◆ 文書抜粋
<<<<

大企業でもせいぜい3割~5割の企業が実現しているのみです。経営資源が比較的潤滑にあると思われる大企業でこの割合です。

中小企業でカイゼンやイノベーションがなかなか進まないという状況、またなかなか成果が出ないと悩んでいる経営者が多いという状況、これは特別なことではなく大手企業でもフツーに直面している状況ということです。

それだけ、イノベーション達成の壁は高い。

ハードルが高いこそ得られる成果は大きく、飛躍の機会となるわけです。日常業務の延長にはない、ということを改めて理解しておきたいです。

自社工場に仕組みを構築する。ここから開始です。まず、一歩目を踏み出しましょう。

全てはカイゼンやイノベーションを成功させるためです。

まとめ

仕組みを構築する時は、共有すべき情報に注目し《トリガー》と《チェック》の機能を生かす。

>>>>

◆ データ部分
<<<<

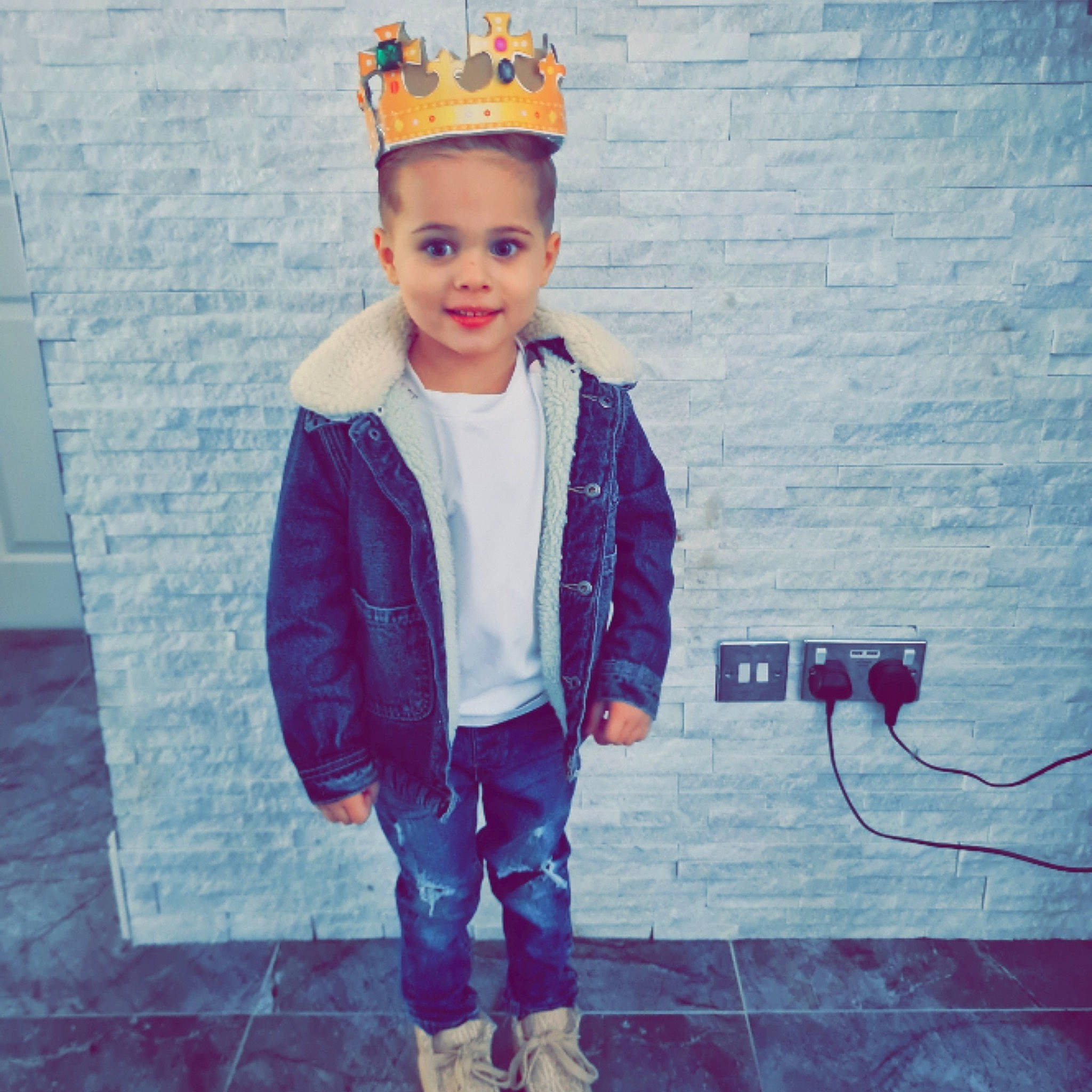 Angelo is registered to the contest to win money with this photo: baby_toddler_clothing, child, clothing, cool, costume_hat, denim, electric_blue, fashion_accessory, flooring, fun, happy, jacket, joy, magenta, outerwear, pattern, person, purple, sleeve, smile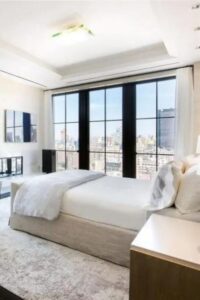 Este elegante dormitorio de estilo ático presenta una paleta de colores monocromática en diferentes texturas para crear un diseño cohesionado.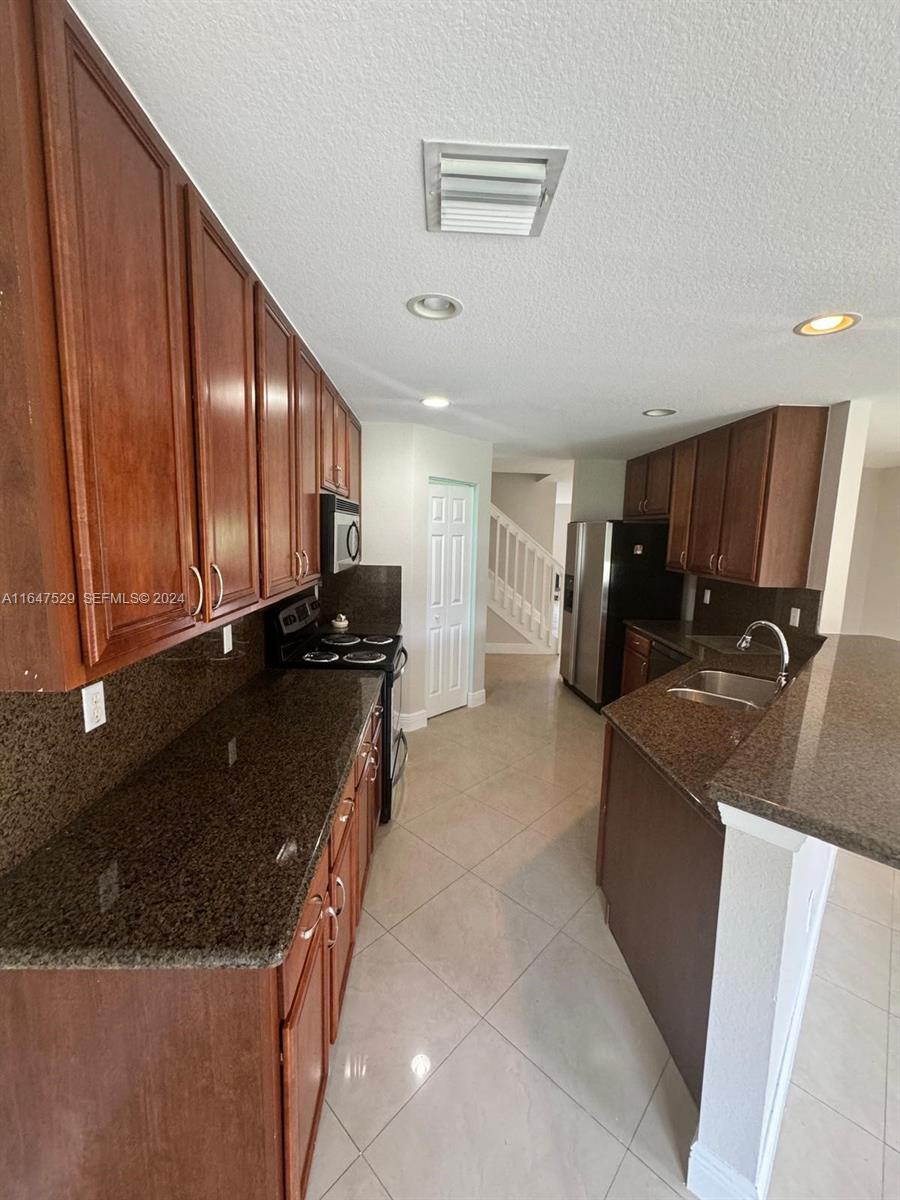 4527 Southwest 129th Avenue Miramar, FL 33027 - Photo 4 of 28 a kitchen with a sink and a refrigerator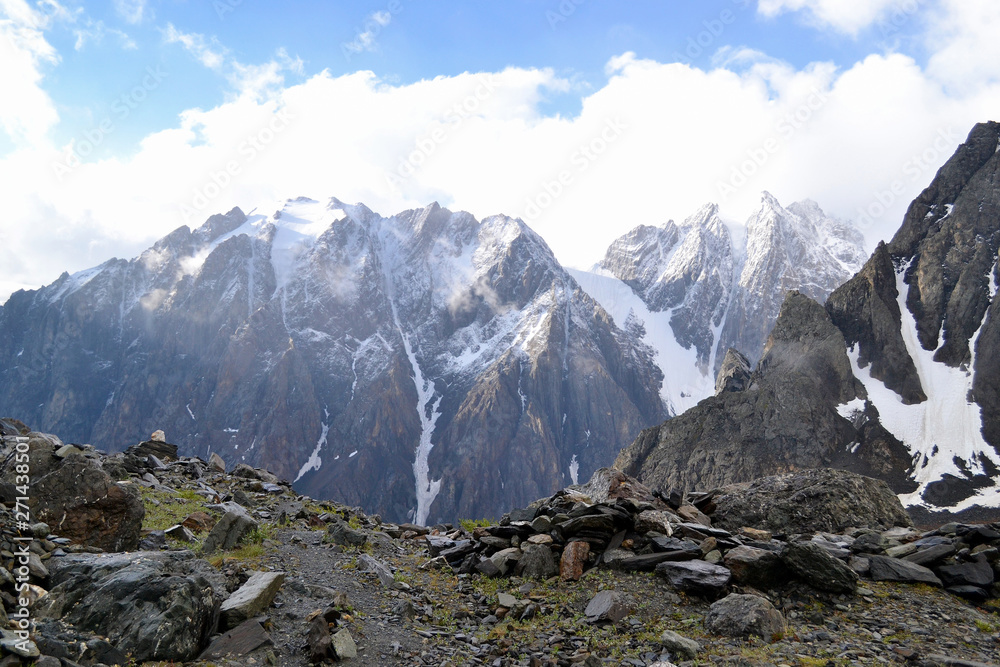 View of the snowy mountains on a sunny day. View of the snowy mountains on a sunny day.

>>>>

◆ 課題の要件
上にあるカイゼンとイノベーションについての文書抜粋を、一字一句違えずに全文書き写しなさい。

◆ 記述解答
大企業でもせいぜい3割~5割の企業が実現しているのみです。経営資源が比較的潤滑にあると思われる大企業でこの割合です。

中小企業でカイゼンやイノベーションがなかなか進まないという状況、またなかなか成果が出ないと悩んでいる経営者が多いという状況、これは特別なことではなく大手企業でもフツーに直面している状況ということです。

それだけ、イノベーション達成の壁は高い。

ハードルが高いこそ得られる成果は大きく、飛躍の機会となるわけです。日常業務の延長にはない、ということを改めて理解しておきたいです。

自社工場に仕組みを構築する。ここから開始です。まず、一歩目を踏み出しましょう。

全てはカイゼンやイノベーションを成功させるためです。

まとめ

仕組みを構築する時は、共有すべき情報に注目し《トリガー》と《チェック》の機能を生かす。